---- TEXTO PROPORCIONADO

Wietse de Vries, Yadira Navarro Rangel*
Introducción
Cuando en los años ochenta del siglo pasado se empezaron a introducir procesos de evaluación en el ámbito académico alrededor del mundo, el objetivo se consideraba bastante lógico: algo parecía andar mal en la educación superior, pero no se tenía claro a qué se debía. Así, en primera instancia, el objetivo consistía en saber, a través de mediciones, quién hacía qué, y de qué tamaño eran los problemas. En años posteriores, la evaluación cambió poco a poco de enfoque, al evaluar si se registraba algún avance, gracias a las políticas educativas instrumentadas por el gobierno nacional o institucional en turno. Finalmente, la evaluación se convirtió en un instrumento gubernamental para revisar si las universidades, y sus habitantes cumplían con los criterios o indicadores formulados por el mismo gobierno y ligados a promesas de mayor financiamiento.
Con el paso del tiempo, también se aminoró el debate sobre la idoneidad de la evaluación. Si al inicio de los noventa había sendas discusiones sobre qué es la calidad y cómo medirla, ahora la evaluación parece ser un proceso poco agradable, pero inevitable, defendido por los que salen beneficiados en estos procesos.
Pero lo anterior no implica que las dudas iniciales se hayan despejado. En retrospectiva, conviene revisar cuáles han sido realmente los efectos, positivos o negativos, de la evaluación. Haremos esto considerando tres aspectos: las metodologías, la toma de decisiones, y los resultados. La pregunta final: hasta dónde hemos llegado, y qué tendríamos que hacer en el futuro. ¿Sirve la evaluación para mejorar a la educación superior?
Evaluaciones en todas partes
Hace dos décadas, algunos estudiosos de la educación superior constataban que la universidad estudiaba cualquier fenómeno social, pero no solía estudiarse a sí misma. Dos décadas más tarde, podemos constatar que esta observación sigue siendo válida. Aunque hay más estudios educativos, los ejercicios evaluativos carecen básicamente de análisis y de métodos científicos. En estos estudios no se observa la nitidez que los caracteriza en otros terrenos.
El problema se presenta en distintos ámbitos. En el terreno internacional existe o persiste el problema de cómo comparar sistemas educativos. El asunto está muy presente en los rankings, pero también en las pruebas de aprendizaje (PISA). Una observación recurrente es que las mediciones internacionales no logran capturar la idiosincrasia mexicana (Odorika y Rodriguez, 2010).
Sin embargo, el mismo problema se presenta a nivel nacional. Amén de discusiones sobre los rankings locales, realizados por periódicos, existen evaluaciones de programas educativos, llevados a cabo por distintas agencias de evaluación o acreditación, como los Comités Interinstitucionales de Evaluación de la Educación Superior (CIEES), el Consejo para la Acreditación de la Educación (COPAES), o el Padrón Nacional de Posgrado de Calidad (PNPC). El hecho de que operen distintas agencias, con distintos marcos de referencia, y que parte importante de los programas sigan funcionando con reconocimiento formal pero sin estar acreditados, indica que se sigue careciendo de una definición de criterios con la que las instituciones deberían cumplir.

--------

Reproduce sin cambios el pasaje del texto sobre la evaluación en la educación superior que comienza con "Evaluaciones en todas" y sigue hasta "y Rodriguez, 2010).".

---- DATOS DEL EJERCICIO

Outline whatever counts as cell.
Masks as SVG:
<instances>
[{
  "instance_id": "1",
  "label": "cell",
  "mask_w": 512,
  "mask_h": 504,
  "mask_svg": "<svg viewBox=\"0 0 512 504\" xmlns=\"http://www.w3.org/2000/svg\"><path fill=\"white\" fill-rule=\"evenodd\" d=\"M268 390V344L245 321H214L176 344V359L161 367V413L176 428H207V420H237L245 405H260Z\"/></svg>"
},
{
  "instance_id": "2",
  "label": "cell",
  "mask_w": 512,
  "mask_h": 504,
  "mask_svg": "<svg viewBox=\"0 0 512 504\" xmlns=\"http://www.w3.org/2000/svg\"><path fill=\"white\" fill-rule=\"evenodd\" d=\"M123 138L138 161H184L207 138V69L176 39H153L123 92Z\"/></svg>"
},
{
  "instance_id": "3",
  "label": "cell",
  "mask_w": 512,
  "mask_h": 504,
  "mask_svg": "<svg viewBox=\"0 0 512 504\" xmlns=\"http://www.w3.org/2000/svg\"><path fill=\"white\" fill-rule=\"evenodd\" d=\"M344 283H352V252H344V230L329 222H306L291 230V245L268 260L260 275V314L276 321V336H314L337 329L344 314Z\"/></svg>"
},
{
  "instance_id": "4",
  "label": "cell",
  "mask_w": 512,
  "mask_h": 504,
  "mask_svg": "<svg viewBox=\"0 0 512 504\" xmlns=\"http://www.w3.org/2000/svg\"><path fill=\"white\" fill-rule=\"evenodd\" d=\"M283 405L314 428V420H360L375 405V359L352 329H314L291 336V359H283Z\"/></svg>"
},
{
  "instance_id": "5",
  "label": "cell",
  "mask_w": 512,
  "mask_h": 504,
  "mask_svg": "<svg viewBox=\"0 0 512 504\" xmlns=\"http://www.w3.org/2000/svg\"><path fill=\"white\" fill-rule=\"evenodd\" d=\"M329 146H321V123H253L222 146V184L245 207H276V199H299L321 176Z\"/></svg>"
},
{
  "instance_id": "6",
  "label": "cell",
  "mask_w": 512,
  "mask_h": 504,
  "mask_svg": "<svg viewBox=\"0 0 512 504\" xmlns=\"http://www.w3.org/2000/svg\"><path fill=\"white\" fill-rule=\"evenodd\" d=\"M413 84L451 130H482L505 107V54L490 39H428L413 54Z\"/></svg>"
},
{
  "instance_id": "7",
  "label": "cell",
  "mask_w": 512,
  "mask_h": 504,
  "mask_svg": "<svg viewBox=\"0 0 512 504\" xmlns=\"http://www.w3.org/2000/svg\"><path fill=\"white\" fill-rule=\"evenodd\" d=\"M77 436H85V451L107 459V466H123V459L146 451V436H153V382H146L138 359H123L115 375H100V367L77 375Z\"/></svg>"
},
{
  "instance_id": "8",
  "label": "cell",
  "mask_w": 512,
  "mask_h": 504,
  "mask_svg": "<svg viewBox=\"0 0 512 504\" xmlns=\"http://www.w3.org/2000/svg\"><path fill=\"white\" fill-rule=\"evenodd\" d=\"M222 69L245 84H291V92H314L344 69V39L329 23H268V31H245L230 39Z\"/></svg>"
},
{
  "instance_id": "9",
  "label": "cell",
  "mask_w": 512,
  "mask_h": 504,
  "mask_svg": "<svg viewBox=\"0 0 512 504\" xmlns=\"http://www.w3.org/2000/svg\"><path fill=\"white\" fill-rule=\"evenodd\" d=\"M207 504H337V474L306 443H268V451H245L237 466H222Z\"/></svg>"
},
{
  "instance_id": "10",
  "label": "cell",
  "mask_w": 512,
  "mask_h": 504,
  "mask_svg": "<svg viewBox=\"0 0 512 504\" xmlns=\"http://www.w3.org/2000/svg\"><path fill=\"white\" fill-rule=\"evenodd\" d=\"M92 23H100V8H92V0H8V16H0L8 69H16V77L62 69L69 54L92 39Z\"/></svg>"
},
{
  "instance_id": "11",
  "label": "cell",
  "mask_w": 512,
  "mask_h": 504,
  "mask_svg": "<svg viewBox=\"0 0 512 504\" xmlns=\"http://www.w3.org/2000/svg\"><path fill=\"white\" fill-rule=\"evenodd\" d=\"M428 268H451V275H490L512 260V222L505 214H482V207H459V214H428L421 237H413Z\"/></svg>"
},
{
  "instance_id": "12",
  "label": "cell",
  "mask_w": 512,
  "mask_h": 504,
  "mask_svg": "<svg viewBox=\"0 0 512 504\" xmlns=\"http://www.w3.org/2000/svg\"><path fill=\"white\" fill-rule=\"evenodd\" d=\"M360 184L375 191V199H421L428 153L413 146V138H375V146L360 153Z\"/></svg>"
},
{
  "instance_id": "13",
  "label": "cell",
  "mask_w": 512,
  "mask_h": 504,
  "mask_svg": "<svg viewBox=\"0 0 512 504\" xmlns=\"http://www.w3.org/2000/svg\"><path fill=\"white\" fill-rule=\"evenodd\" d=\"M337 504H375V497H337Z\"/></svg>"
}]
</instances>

--------

RESULTADO
Evaluaciones en todas partes
Hace dos décadas, algunos estudiosos de la educación superior constataban que la universidad estudiaba cualquier fenómeno social, pero no solía estudiarse a sí misma. Dos décadas más tarde, podemos constatar que esta observación sigue siendo válida. Aunque hay más estudios educativos, los ejercicios evaluativos carecen básicamente de análisis y de métodos científicos. En estos estudios no se observa la nitidez que los caracteriza en otros terrenos.
El problema se presenta en distintos ámbitos. En el terreno internacional existe o persiste el problema de cómo comparar sistemas educativos. El asunto está muy presente en los rankings, pero también en las pruebas de aprendizaje (PISA). Una observación recurrente es que las mediciones internacionales no logran capturar la idiosincrasia mexicana (Odorika y Rodriguez, 2010).